Progressieve partijen komt een taak toe om in het gepolariseerde debat dat wij nu kennen de godsdienstvrijheid te verdedigen. Dat betekent de vrijheid om te geloven zoals jij dat wil, zonder beperkingen opgelegd door de staat.
Ons komt ook de taak toe om de confrontatie te zoeken met die gelovigen, die islamitische voorgangers, die gewetensdwang uitoefenen op de minderheden in eigen kring. Ik vind dat we dat meer moeten doen dan de afgelopen jaren is gebeurd.

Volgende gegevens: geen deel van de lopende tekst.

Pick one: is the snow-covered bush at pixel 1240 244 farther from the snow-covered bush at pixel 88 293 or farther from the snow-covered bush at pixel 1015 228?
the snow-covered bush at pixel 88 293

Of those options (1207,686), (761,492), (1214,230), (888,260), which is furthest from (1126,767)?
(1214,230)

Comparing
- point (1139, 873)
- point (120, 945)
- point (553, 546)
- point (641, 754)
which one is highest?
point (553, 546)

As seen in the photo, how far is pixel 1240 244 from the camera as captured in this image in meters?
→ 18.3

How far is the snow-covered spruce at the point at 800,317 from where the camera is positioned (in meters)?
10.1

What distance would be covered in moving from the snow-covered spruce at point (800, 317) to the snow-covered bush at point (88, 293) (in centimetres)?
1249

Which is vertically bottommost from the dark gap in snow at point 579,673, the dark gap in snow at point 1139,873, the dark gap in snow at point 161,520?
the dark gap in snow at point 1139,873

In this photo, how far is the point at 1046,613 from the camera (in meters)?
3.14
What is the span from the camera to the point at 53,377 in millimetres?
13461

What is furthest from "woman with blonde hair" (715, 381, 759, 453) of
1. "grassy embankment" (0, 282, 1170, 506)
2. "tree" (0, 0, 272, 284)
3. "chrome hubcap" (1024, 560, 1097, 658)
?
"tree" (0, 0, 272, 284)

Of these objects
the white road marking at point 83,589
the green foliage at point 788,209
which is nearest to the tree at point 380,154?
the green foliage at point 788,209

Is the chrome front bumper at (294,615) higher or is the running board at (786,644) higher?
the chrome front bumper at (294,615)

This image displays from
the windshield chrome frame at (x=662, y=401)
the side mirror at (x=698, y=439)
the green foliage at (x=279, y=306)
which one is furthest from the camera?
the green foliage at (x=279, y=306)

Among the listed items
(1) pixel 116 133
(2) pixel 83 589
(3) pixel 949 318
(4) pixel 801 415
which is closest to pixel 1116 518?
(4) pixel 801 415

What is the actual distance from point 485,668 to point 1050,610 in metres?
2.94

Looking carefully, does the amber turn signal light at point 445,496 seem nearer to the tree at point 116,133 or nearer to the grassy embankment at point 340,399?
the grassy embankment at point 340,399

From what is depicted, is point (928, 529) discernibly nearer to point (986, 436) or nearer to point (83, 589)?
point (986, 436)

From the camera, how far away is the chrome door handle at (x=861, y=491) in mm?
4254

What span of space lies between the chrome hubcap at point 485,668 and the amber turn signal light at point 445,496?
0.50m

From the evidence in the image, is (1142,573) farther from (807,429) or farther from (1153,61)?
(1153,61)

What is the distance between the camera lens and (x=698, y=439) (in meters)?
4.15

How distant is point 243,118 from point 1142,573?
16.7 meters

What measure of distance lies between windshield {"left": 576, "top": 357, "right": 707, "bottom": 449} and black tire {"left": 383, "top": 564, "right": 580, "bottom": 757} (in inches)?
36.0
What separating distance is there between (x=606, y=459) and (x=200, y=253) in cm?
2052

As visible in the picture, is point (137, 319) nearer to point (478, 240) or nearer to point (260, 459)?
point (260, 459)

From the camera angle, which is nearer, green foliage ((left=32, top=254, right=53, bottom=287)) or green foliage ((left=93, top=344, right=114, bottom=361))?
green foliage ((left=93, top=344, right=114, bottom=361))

http://www.trouw.nl/nieuws/politiek/article3246859.ece/Halsema_roept_progressieven_op_tot_islam-kritiek__.html
Goed zo

Mag nog een tikje 'harder' en wat meer in het publiek uitgedragen worden, maar dit is een goede stap voorwaarts
edit: hier meer:
http://tweedekamer.groenlinks.nl/node/54467
Nog een mooi citaat:
De Islam hoort bij Nederland, zij mag ook haar plek hebben in de publieke sfeer. Moslims moeten er zeker van kunnen zijn dat zij niet vernederd worden. Voorstellen voor een hoofddoekjesverbod in publieke functies, of nog erger een verbod op de Koran, zijn onacceptabele vormen van geloofsvernedering.
Maar even zo onacceptabel is het dat vrouwen (en mannen) vanuit hun geloof gedwongen worden een leven te leiden dat strijdig is met alle andere vrijheden en grondrechten die wij hoogachten: gelijkberechtiging van man en vrouw, de vrijheid van expressie, de vrijheid van geloofsafval.